Exercise =
Rewrite every line of the records below as a numbered list, skipping blank lines and leaving out the pictures.

Exercise material =

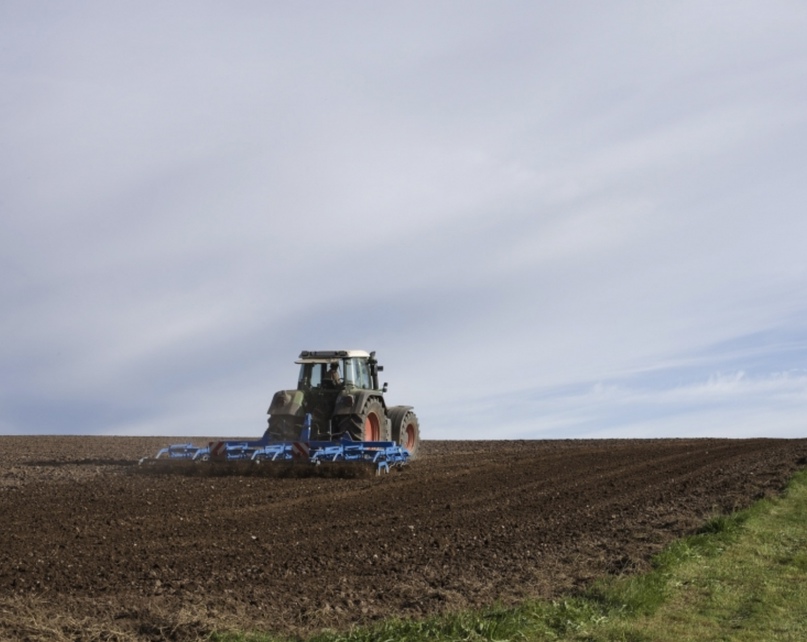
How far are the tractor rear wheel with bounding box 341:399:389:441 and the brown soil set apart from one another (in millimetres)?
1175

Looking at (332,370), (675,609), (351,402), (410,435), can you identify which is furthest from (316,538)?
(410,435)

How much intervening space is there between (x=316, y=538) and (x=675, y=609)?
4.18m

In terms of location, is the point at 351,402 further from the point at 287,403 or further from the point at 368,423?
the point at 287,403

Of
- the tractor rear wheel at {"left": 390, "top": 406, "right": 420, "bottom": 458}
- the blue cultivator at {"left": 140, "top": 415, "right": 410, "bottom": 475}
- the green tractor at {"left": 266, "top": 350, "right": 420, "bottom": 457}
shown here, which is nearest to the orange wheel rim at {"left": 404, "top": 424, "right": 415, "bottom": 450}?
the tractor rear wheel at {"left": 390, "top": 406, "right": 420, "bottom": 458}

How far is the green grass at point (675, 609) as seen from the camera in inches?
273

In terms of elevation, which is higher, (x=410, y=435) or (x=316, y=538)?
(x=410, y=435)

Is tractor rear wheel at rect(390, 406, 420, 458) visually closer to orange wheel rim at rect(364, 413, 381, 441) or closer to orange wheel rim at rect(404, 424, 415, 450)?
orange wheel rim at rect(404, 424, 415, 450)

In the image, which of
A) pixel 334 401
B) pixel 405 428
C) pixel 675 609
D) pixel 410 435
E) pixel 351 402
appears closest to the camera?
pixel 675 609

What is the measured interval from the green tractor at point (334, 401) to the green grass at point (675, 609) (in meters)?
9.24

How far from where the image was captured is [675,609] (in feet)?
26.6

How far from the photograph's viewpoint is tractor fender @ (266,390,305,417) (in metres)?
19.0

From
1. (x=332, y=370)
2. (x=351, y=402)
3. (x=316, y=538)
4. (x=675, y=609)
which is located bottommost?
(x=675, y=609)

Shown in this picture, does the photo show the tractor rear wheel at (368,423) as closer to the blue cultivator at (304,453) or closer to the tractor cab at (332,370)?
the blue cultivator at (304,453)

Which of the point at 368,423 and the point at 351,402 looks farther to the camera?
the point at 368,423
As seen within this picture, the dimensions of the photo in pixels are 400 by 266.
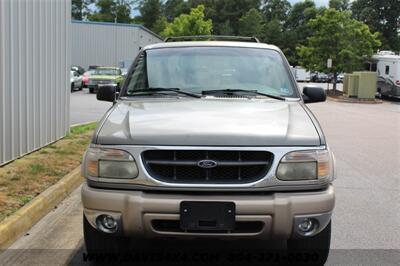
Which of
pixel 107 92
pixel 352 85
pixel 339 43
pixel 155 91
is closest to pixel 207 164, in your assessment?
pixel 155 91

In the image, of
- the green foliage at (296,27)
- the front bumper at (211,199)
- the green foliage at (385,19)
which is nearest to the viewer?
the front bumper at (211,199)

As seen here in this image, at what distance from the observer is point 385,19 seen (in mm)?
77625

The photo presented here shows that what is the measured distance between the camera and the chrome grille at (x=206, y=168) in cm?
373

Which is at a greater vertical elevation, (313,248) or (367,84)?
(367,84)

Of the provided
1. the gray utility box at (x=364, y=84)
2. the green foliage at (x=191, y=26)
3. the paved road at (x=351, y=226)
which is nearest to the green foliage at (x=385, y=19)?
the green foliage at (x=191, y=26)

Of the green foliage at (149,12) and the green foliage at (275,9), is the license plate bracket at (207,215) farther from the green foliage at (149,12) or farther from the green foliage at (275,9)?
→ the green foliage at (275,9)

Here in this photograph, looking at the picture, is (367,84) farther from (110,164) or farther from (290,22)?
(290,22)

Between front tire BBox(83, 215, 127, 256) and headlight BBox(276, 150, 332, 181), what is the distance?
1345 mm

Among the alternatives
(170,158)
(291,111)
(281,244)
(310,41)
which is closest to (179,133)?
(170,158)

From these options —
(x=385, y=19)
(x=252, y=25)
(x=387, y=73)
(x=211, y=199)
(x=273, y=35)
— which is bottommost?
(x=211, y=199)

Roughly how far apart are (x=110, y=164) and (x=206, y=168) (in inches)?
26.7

Output for this exercise =
1. How far are the tractor rear wheel with bounding box 341:399:389:441 and the brown soil set apart from one another (in millimetres)?
2. 1175
3. Looking at (332,370), (675,609), (351,402), (410,435), can you identify which is furthest from (316,538)?
4. (410,435)
5. How much intervening space is there between (x=316, y=538) and (x=675, y=609)?
6. 4.18m
7. In terms of location, is the point at 351,402 further from the point at 287,403 or further from the point at 368,423?
8. the point at 287,403
9. Of
10. - the tractor rear wheel at {"left": 390, "top": 406, "right": 420, "bottom": 458}
11. - the blue cultivator at {"left": 140, "top": 415, "right": 410, "bottom": 475}
12. - the green tractor at {"left": 266, "top": 350, "right": 420, "bottom": 457}
13. shown here, which is nearest to the orange wheel rim at {"left": 404, "top": 424, "right": 415, "bottom": 450}?
14. the tractor rear wheel at {"left": 390, "top": 406, "right": 420, "bottom": 458}
15. How far is the green grass at point (675, 609) as seen from the camera in inches?
16. 273
17. In terms of elevation, which is higher, (x=410, y=435) or (x=316, y=538)?
18. (x=410, y=435)
19. Is tractor rear wheel at rect(390, 406, 420, 458) visually closer to orange wheel rim at rect(364, 413, 381, 441) or closer to orange wheel rim at rect(404, 424, 415, 450)?
20. orange wheel rim at rect(404, 424, 415, 450)
21. In the image, which of
22. A) pixel 334 401
23. B) pixel 405 428
24. C) pixel 675 609
25. D) pixel 410 435
26. E) pixel 351 402
27. appears closest to the camera?
28. pixel 675 609
29. What is the measured interval from the green tractor at point (334, 401) to the green grass at point (675, 609) (in meters)?
30. 9.24
31. How far from where the image was captured is [675,609] (in feet)?
32. 26.6
33. How far from the photograph's viewpoint is tractor fender @ (266,390,305,417) (in metres)?
34. 19.0
35. From
36. 1. (x=332, y=370)
37. 2. (x=351, y=402)
38. 3. (x=316, y=538)
39. 4. (x=675, y=609)
40. which is located bottommost?
41. (x=675, y=609)
42. Shown in this picture, does the photo show the tractor rear wheel at (368,423) as closer to the blue cultivator at (304,453) or closer to the tractor cab at (332,370)?
43. the blue cultivator at (304,453)
44. Which of the point at 368,423 and the point at 351,402 looks farther to the camera?
45. the point at 368,423
46. As seen within this picture, the dimensions of the photo in pixels are 400 by 266.
47. Which of
48. pixel 107 92
49. pixel 352 85
50. pixel 339 43
51. pixel 155 91
52. is closest to pixel 207 164, in your assessment?
53. pixel 155 91
54. In the image, of
55. - the green foliage at (296,27)
56. - the front bumper at (211,199)
57. - the green foliage at (385,19)
58. which is nearest to the viewer?
59. the front bumper at (211,199)
60. As seen here in this image, at what distance from the observer is point 385,19 seen (in mm)?
61. 77625
62. The photo presented here shows that what is the measured distance between the camera and the chrome grille at (x=206, y=168) in cm?
63. 373
64. Which is at a greater vertical elevation, (313,248) or (367,84)?
65. (367,84)
66. Of the provided
67. 1. the gray utility box at (x=364, y=84)
68. 2. the green foliage at (x=191, y=26)
69. 3. the paved road at (x=351, y=226)
70. which is nearest to the green foliage at (x=385, y=19)?
71. the green foliage at (x=191, y=26)
72. Of the green foliage at (149,12) and the green foliage at (275,9), is the license plate bracket at (207,215) farther from the green foliage at (149,12) or farther from the green foliage at (275,9)?
73. → the green foliage at (275,9)
74. Here in this photograph, looking at the picture, is (367,84) farther from (110,164) or farther from (290,22)?
75. (290,22)
76. Between front tire BBox(83, 215, 127, 256) and headlight BBox(276, 150, 332, 181), what is the distance?
77. 1345 mm
78. Among the alternatives
79. (170,158)
80. (291,111)
81. (281,244)
82. (310,41)
83. which is closest to (179,133)?
84. (170,158)
85. From these options —
86. (x=385, y=19)
87. (x=252, y=25)
88. (x=387, y=73)
89. (x=211, y=199)
90. (x=273, y=35)
91. — which is bottommost?
92. (x=211, y=199)
93. Roughly how far apart are (x=110, y=164) and (x=206, y=168) (in inches)?
94. 26.7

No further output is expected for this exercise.